[Data shown Boundary: Start]

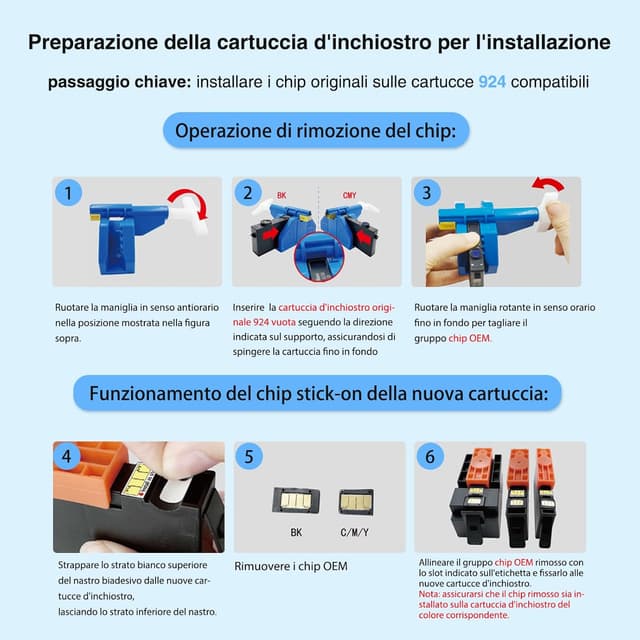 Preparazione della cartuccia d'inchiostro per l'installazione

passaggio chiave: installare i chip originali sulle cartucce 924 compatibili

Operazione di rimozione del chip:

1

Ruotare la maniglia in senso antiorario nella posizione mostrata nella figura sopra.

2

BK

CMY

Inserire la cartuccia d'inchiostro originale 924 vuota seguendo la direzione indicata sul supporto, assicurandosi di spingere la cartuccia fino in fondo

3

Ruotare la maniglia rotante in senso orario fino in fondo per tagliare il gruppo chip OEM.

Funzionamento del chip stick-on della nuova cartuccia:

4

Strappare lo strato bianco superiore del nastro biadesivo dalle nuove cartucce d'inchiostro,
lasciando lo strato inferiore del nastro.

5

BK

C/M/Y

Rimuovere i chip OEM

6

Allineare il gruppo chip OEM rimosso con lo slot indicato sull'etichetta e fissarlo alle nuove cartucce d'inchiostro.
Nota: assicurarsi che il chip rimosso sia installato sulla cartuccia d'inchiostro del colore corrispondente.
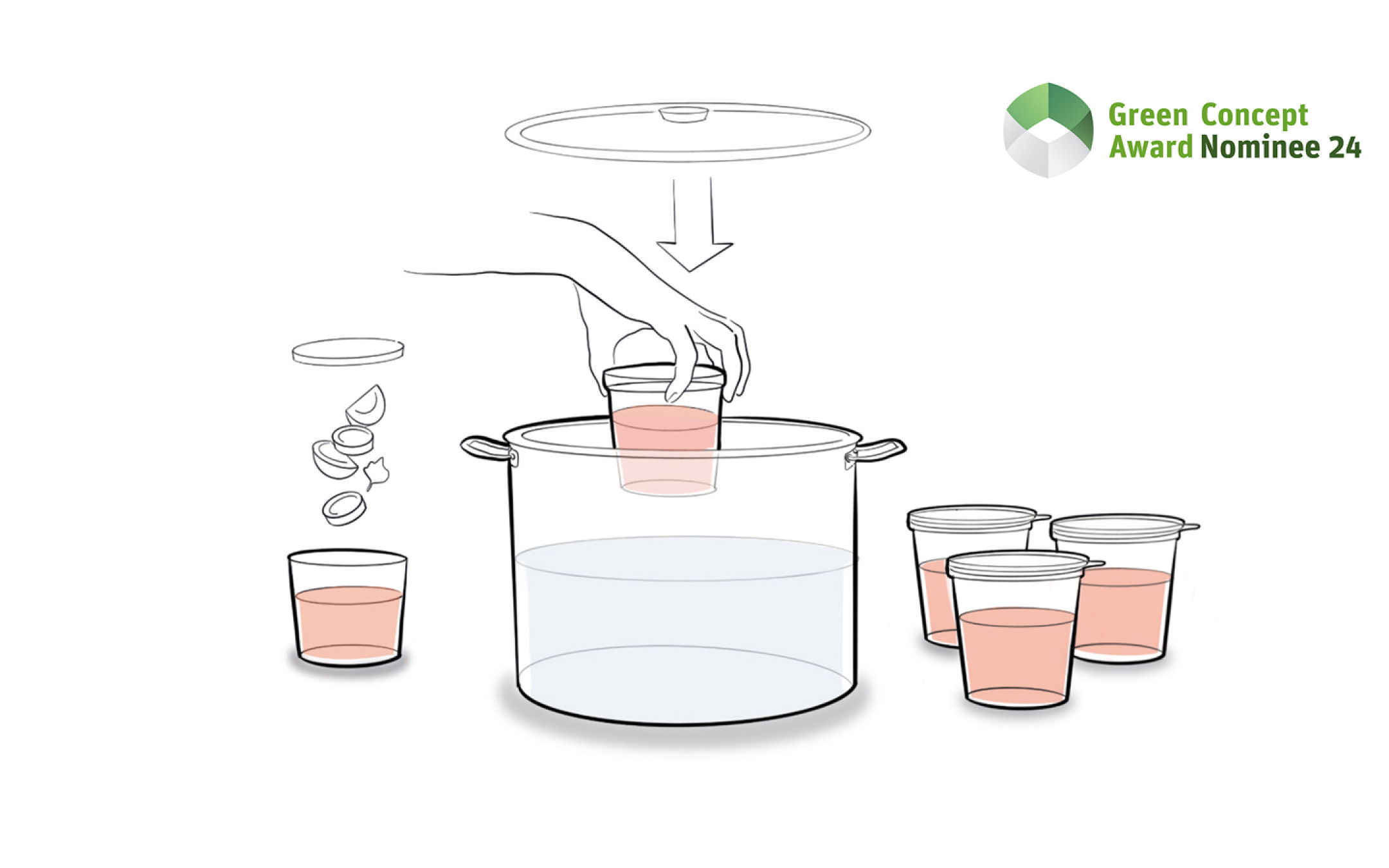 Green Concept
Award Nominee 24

[Data shown Boundary: End]
[Data shown Boundary: Start]

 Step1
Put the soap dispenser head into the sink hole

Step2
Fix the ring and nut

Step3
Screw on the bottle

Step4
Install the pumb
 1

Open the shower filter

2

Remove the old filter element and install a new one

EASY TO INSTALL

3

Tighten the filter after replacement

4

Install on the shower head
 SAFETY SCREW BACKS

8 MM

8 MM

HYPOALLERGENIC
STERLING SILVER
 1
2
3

[Data shown Boundary: End]
[Data shown Boundary: Start]

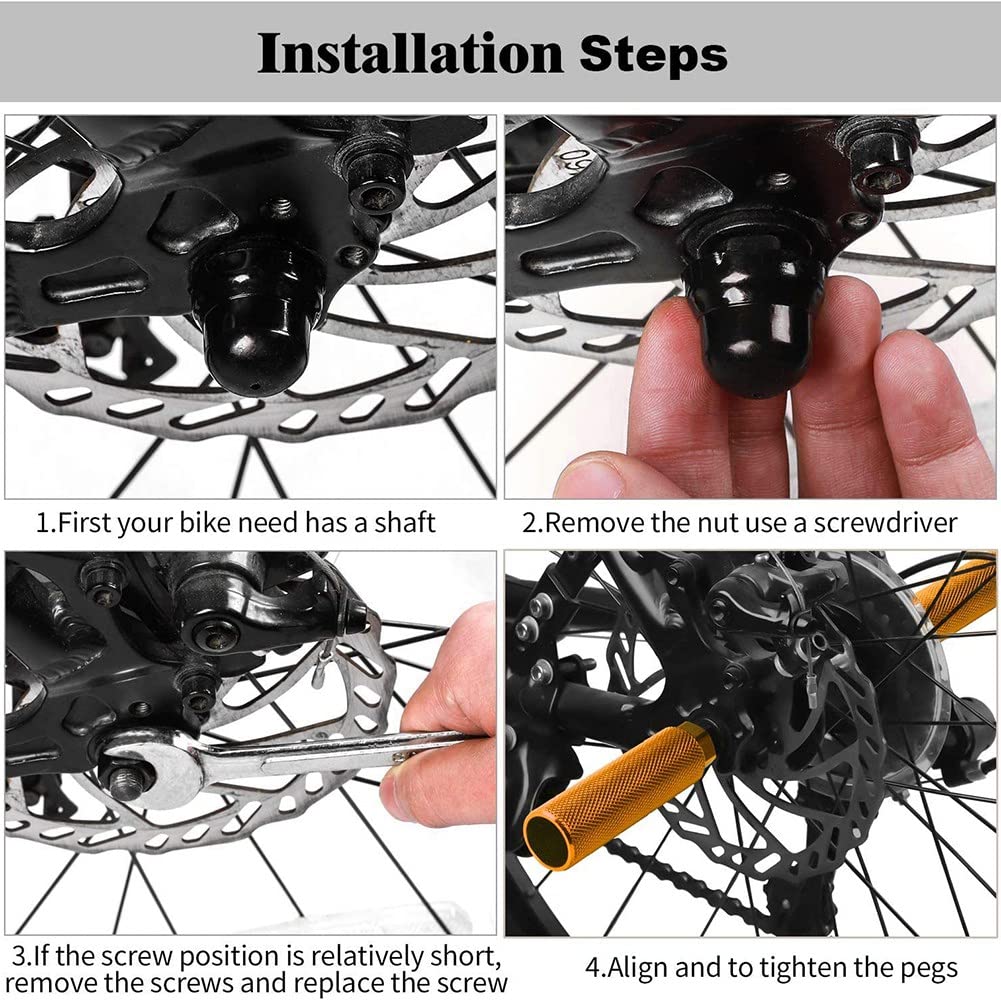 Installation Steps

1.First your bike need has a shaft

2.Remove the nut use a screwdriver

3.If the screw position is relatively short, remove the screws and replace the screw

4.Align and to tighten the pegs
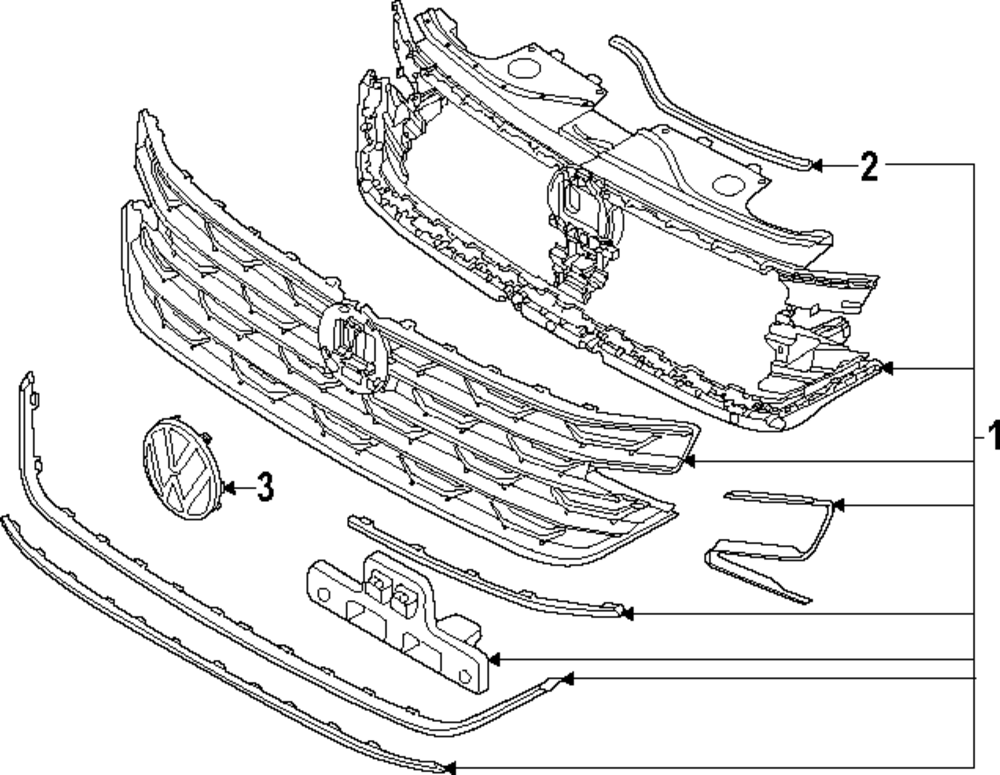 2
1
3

[Data shown Boundary: End]

= What is needed =
Treat the line with "lasciando lo strato inferiore del nastro." as the start and the line with "Award Nominee 24" as the end, and return exactly that span of the data above, both ends included, without pictures.

= Result of this task =
lasciando lo strato inferiore del nastro.

5

BK

C/M/Y

Rimuovere i chip OEM

6

Allineare il gruppo chip OEM rimosso con lo slot indicato sull'etichetta e fissarlo alle nuove cartucce d'inchiostro.
Nota: assicurarsi che il chip rimosso sia installato sulla cartuccia d'inchiostro del colore corrispondente.
 Green Concept
Award Nominee 24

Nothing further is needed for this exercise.